Sometimes it takes the absurd to take heroes down a peg. With that in mind, here are some of Marvel’s strangest bad guys (and girls)!
One of the greatest evil geniuses in the Marvel Universe. And she replaced her head with a small, ball-shaped computer – because SCIENCE!
That head-ball-thingy can actually do anything she needs it to: morph into wings, sprout random tentacles, hack into the world’s highest-security computer systems.
One might ask, if she’s so smart, why does she look like that? Maybe she doesn’t know what she looks like.
By the way, she’s just one of a team of… we’ll say interesting-looking… villains, called the Headmen. (Seriously, check them out.)
Potential Appearance: With the Defenders getting their own mini-series on Netflix, it seems natural to have their perennial enemies face them in battle.
Another mad genius, though calling him “evil” may be something of a stretch.
Dr. Bong has run afoul of Howard the Duck more than once, and is Deadpool’s official psychologist. He’s a master of journalism, psychology, acoustics, quantum mechanics and bioengineering, and he dedicates himself to the goal of – well, of whatever seemed to bother him that week.
Despite his indecisiveness, Bong can use his uncanny tintinnabulatory skills to do anything from controlling minds to opening up pocket dimensions. Plus, he has a pet sea serpent wearing a top hat.
Potential Appearance: It might be too much to hope Marvel makes another go at making a Howard the Duck movie. The original is an under-appreciated classic (once you ignore the duck nudity), and the time is right for a talking duck to join a talking raccoon in the Marvel CU.
Sure, the original is easy enough to make fun of, but the fact that there’s a female version, and she calls herself “Lady Stilt-Man“? Priceless.
Thanks to her high-tech suit, she can easily be a “second story man” (who happens to be a woman), robbing upper floor targets, and punch superheroes from dozens of feet away. Okay, that doesn’t sound all that intimidating, but many of the Stilt-Man armors have been made of Adamantium, so she could have that going for her.
Potential Appearance: Hey, Netflix again! Daredevil – the long-time nemesis of all Stilt-people – is getting his own series. Bring on Lady Stilt-Man!
The Orb is an evil biker with a giant eyeball for a head. What more need said?
Potential Appearance: Other than a badass visual (and occasionally being a demon from Hell), the Orb is usually a street-level thug who travels cross country with a motorcycle gang. Seems like perfect fodder for the glob-trotting everyman heroes of SHIELD.
Speaking of… this guy seems like a pushover, but he’s responsible for dozens of dead superheroes. This self-proclaimed cultural zeitgeist has made it his mission to prove the American dream is a lie and kill anyone who espouses it.
Potential Appearance: This Captain America villain would be a natural to fight him on the screen, and heck, it would be a great excuse to have minor superhero cameos.
Ego the Living Planet
This is a planet that is willing to pick a fight with anyone. How cool is that?!

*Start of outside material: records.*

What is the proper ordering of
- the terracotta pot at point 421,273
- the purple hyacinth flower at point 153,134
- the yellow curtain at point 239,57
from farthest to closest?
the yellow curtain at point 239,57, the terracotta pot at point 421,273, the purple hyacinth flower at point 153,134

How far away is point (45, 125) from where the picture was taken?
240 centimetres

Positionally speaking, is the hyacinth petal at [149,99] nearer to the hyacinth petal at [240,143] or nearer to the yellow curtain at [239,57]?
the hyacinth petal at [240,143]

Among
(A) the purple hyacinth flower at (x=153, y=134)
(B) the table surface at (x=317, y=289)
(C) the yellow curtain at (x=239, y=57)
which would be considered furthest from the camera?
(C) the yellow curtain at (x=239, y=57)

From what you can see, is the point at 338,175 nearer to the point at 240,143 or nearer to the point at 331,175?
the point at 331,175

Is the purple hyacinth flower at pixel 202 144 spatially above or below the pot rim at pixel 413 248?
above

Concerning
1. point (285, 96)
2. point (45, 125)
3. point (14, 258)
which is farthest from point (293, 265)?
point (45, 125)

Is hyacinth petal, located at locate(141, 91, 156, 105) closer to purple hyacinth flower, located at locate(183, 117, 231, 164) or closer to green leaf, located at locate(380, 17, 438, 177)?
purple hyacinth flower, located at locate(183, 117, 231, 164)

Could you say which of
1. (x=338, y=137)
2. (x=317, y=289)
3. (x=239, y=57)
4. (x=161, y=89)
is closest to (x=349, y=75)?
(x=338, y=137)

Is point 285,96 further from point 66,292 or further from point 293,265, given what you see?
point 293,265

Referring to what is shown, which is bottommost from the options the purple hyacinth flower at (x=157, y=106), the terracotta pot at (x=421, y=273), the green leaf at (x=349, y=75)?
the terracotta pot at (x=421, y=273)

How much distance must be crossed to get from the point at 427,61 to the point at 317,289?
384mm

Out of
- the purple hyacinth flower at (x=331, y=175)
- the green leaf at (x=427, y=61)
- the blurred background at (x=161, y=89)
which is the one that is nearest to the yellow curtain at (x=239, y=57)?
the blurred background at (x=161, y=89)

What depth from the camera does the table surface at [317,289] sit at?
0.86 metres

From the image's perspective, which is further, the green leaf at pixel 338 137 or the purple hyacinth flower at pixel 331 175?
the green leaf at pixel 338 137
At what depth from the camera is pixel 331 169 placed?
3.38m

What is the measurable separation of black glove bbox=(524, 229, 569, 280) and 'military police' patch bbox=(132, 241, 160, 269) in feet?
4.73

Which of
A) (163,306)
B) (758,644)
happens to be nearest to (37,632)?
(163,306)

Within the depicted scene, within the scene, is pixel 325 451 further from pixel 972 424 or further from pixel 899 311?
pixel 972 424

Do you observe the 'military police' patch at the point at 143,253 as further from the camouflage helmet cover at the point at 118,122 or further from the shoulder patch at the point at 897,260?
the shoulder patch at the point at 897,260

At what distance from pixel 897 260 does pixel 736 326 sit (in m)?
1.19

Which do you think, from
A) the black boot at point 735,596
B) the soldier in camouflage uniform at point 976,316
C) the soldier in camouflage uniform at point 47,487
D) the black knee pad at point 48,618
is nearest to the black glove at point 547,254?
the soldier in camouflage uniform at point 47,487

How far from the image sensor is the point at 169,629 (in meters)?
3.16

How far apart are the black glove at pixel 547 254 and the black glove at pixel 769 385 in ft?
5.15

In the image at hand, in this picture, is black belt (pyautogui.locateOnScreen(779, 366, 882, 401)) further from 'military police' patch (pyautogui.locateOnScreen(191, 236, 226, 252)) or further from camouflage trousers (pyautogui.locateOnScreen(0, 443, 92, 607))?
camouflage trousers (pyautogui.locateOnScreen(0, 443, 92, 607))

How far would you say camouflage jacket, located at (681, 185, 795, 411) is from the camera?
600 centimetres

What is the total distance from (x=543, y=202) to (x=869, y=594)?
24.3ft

Potential Appearance: Ego has battled Thor on numerous occasions, and honestly, there’s only so many times audiences are going to be interested in Thor fighting trolls and elves in the Nine Realms. Time for a space fight!
One of the very first villains Iron Man ever fought was a giant, robot caveman (with mind-control powers) made by aliens.

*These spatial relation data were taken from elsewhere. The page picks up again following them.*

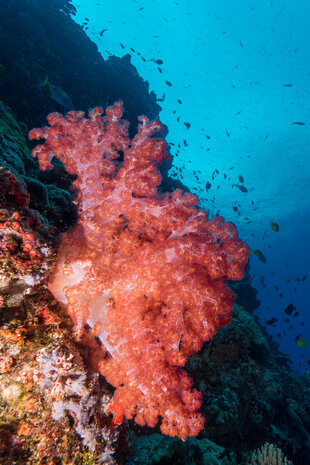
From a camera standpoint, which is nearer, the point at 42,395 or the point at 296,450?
the point at 42,395

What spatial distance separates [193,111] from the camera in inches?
2073

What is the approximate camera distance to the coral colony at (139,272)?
2.56m

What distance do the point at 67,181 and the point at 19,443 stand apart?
232 inches

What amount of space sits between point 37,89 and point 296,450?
19622 mm

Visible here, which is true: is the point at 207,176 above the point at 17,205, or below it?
above

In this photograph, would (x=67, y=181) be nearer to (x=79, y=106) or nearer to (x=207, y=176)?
(x=79, y=106)

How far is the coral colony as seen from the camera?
2.56 m

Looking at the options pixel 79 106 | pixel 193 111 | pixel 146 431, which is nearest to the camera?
pixel 146 431

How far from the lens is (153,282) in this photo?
2705 millimetres

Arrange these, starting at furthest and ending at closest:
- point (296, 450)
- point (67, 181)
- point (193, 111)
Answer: point (193, 111) < point (296, 450) < point (67, 181)

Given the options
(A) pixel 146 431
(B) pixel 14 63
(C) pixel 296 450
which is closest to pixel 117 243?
(A) pixel 146 431

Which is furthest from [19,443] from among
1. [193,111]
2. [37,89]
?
[193,111]

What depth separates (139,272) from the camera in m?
2.73

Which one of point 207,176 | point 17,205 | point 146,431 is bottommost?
point 146,431
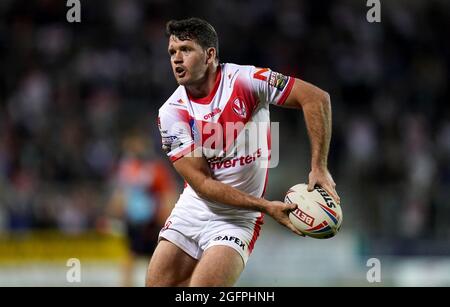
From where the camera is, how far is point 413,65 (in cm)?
1603

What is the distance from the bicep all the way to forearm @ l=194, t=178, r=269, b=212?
75 centimetres

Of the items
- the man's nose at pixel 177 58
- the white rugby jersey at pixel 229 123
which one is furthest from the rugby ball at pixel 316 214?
the man's nose at pixel 177 58

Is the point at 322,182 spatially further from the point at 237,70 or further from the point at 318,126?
the point at 237,70

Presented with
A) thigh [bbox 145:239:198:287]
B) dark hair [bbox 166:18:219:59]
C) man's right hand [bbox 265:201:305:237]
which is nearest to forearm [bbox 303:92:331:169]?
man's right hand [bbox 265:201:305:237]

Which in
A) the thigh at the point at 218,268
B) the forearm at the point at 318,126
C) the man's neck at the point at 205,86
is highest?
the man's neck at the point at 205,86

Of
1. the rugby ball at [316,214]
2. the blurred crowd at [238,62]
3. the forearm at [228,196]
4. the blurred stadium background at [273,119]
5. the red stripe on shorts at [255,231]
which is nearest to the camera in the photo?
the rugby ball at [316,214]

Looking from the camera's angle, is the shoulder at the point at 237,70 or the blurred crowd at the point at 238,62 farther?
the blurred crowd at the point at 238,62

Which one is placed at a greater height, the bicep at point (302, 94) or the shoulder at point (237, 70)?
the shoulder at point (237, 70)

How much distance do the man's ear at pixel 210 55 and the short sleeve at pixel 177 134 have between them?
0.46m

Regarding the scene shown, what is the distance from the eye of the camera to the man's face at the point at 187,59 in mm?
6090

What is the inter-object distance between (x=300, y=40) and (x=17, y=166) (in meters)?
5.98

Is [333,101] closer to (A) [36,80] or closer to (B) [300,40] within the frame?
(B) [300,40]

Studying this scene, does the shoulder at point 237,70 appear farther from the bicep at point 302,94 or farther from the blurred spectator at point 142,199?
the blurred spectator at point 142,199

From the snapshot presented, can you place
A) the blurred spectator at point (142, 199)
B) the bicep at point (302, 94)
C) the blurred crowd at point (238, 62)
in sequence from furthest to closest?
the blurred crowd at point (238, 62) → the blurred spectator at point (142, 199) → the bicep at point (302, 94)
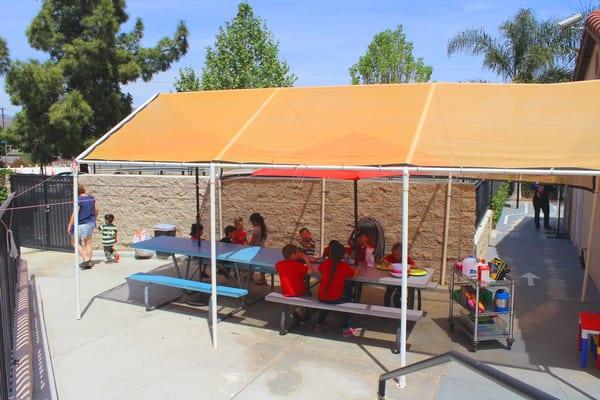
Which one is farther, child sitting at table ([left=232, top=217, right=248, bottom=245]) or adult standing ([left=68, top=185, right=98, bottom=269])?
adult standing ([left=68, top=185, right=98, bottom=269])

Go ahead, read that again.
Potential Appearance: You know you want to see Iron Man fighting a giant, robotic caveman.
That, ladies and gentlemen, is the Hulk’s wife. Yes, she is now better known asRed She-Hulk, but hey, she used to be able to fly and had the lower body of a chicken.
At the time, Betty Ross had been gamma-mutated and mentally programmed to hate the Hulk – so she beat the snot out of him.

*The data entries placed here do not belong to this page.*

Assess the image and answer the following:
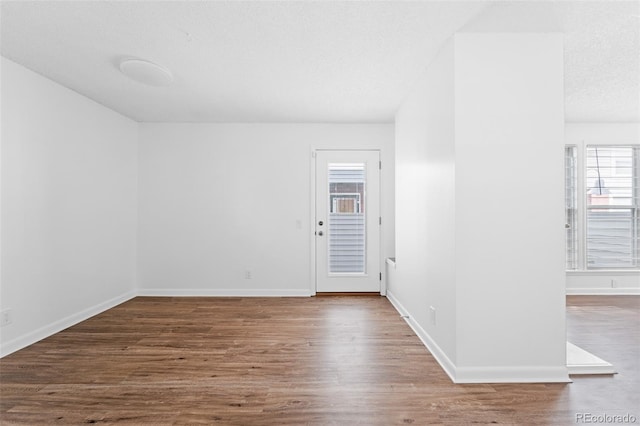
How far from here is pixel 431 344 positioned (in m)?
2.77

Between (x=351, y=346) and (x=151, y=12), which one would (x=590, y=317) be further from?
(x=151, y=12)

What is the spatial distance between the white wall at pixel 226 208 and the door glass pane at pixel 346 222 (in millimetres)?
347

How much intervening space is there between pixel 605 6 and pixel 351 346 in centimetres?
304

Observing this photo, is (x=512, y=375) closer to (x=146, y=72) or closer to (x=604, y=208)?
(x=146, y=72)

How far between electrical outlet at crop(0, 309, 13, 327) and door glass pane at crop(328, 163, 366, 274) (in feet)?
11.4

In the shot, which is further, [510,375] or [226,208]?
[226,208]

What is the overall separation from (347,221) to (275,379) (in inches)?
→ 111

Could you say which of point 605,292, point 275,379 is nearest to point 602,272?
point 605,292

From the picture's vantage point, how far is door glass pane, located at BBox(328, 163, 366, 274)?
4.82 m

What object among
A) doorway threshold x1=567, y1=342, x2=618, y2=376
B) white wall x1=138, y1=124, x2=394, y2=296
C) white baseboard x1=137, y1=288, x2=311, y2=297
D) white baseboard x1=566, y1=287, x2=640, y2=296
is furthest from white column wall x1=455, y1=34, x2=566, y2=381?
white baseboard x1=566, y1=287, x2=640, y2=296

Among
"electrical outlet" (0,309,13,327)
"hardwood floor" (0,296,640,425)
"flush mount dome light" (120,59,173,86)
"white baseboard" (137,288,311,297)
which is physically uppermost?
"flush mount dome light" (120,59,173,86)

Potential Appearance: If and when they make another Hulk movie, they need to make it a fun Hulk movie. None of this moping-around-for-three-hours mullarkey. Why not bring on a goofy (yet emotionally significant) villain?
Armless Tiger Man
This German-born Luddite hated technology so much after factory machines accidentally ripped off his arms that he used nothing but his feet and teeth to rip apart every piece of machinery he could find in the Third Reich. So what did the Nazis do with him? They sent him into other countries so he could blow up their technology.
In the 40s he fought Marvel’s Batman-who-dressed-like-Superman, the Angel, on several occasions, and he fought Captain America and the Black Panther of World War II before being killed – but that didn’t stop him. In death, he temporarily served Pluto in Hades before going crazy again and trying to kill the god of death himself!
Potential Appearance: Honestly? Who knows and who cares – as long as they put this guy in somewhere. He’s too freaky cool to ignore!